● Stored records
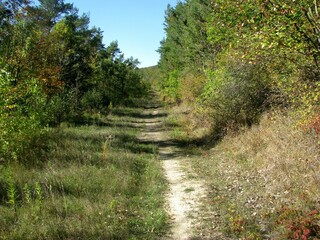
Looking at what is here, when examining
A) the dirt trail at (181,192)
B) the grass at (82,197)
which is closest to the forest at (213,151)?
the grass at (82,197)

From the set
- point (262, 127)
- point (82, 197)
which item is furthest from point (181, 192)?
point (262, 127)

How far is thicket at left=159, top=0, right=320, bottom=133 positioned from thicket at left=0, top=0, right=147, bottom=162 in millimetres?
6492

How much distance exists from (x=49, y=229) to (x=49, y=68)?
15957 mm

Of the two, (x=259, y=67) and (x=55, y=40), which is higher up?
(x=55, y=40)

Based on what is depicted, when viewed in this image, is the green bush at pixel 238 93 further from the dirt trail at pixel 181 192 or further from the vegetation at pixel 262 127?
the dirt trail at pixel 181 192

* * *

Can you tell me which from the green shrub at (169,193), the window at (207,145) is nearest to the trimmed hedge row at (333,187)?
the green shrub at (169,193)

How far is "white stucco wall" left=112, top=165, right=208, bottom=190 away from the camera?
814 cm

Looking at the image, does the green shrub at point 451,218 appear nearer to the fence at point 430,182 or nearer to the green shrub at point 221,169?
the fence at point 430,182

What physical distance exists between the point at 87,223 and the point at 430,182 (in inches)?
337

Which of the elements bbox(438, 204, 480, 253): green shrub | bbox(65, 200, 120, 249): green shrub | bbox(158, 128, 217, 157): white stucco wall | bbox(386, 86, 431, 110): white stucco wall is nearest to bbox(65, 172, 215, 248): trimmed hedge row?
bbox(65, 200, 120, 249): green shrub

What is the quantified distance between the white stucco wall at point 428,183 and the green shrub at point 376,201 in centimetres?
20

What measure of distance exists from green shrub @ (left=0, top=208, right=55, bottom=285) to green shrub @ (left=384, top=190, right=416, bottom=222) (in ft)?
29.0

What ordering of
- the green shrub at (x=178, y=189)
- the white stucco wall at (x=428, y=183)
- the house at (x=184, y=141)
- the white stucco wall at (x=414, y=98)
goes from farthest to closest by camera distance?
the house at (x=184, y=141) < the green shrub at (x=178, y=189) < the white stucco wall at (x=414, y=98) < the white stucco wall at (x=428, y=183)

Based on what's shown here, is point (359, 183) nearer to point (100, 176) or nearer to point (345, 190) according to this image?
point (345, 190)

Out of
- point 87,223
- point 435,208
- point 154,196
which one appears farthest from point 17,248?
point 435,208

● Stated task
List every line of the records that contains the string "trimmed", treating uppercase and lowercase letters as distinct.

● Written answer
Can you tell me which from the green shrub at (169,193), the window at (207,145) is nearest to the trimmed hedge row at (333,187)?
Which of the elements bbox(438, 204, 480, 253): green shrub | bbox(65, 200, 120, 249): green shrub | bbox(158, 128, 217, 157): white stucco wall | bbox(386, 86, 431, 110): white stucco wall is nearest to bbox(65, 172, 215, 248): trimmed hedge row?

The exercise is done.